*Reading passage*
Activity. After making a drawing of a placid, calm woman for the base of a mask, the student should design its superstructure around a social issue or current event (as mentioned above), but pertinent to the student’s world. These may include issues of ecology, education, and politics. How will the composed, cool, simply drawn face contrast with the busy, chaotic upper part of the mask?
The gelede honors powerful women—elders, ancestors, and deities. A Yoruba woman’s status traditionally has been based on her wealth and her reputation as a trader, rather than on her husband’s importance. Today in many parts of Africa the boundaries drawn between men’s and women’s roles and occupations are no longer absolute.
Activity. Do we retain perceived boundaries in our society? Have students divide a paper vertically into two columns and label them “male” and “female.” Call out a long list of professions, pausing only slightly after each example to give students just enough time to write it in the column that they associate with the occupation. (Your list may include teacher, principal, doctor, nurse, security guard, police officer, lawyer, judge, business executive, secretary, artist, musician, soldier, chef, waiter, writer, physicist, mail carrier, fire fighter, pilot, flight attendant, mayor, governor, president etc.) Discuss the responses. Do students believe that there are still traditional roles for men and women? Did their responses reflect tradition or their own experiences? They will undoubtedly find so many exceptions to the “convention,” that the validity of stereotypes will be put into question.

*Provided entries*
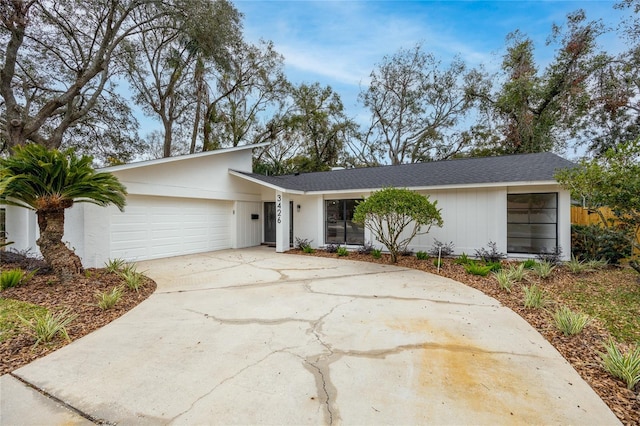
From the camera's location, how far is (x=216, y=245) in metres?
11.5

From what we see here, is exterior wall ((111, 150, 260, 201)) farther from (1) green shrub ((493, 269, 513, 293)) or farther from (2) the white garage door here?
(1) green shrub ((493, 269, 513, 293))

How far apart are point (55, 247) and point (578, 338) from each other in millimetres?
9027

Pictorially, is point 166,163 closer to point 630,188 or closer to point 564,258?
point 630,188

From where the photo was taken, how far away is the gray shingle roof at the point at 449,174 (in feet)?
28.8

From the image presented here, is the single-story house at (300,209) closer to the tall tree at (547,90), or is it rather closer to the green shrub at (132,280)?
the green shrub at (132,280)

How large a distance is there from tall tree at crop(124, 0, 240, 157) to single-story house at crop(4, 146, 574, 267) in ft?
20.8

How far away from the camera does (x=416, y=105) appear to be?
952 inches

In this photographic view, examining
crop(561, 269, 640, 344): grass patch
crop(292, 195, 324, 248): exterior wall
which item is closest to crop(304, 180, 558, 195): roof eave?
crop(292, 195, 324, 248): exterior wall

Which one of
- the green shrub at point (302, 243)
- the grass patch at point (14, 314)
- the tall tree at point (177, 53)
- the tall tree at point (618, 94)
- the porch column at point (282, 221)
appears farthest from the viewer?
the tall tree at point (618, 94)

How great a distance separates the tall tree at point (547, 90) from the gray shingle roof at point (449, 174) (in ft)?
28.7

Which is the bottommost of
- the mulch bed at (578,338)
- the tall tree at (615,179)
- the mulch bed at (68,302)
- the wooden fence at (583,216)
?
the mulch bed at (578,338)

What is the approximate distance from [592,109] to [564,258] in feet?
48.7

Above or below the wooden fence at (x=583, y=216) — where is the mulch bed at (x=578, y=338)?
below

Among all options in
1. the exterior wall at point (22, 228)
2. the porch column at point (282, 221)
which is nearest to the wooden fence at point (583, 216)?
the porch column at point (282, 221)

*Problems to solve*
**A)** In the gelede text, what has a Yoruba woman's status traditionally been based on?
**B)** Copy the records from the line that contains "What is the" through the end of the records, putting "timber fence" wherever "wooden fence" appears and leaving everything else as is.

*Problem solutions*
**A)** Her wealth and her reputation as a trader.

**B)**
What is the approximate distance from [592,109] to [564,258] in feet?
48.7

Above or below the timber fence at (x=583, y=216) — where is the mulch bed at (x=578, y=338)?
below

Among all options in
1. the exterior wall at point (22, 228)
2. the porch column at point (282, 221)
which is nearest to the timber fence at point (583, 216)?
the porch column at point (282, 221)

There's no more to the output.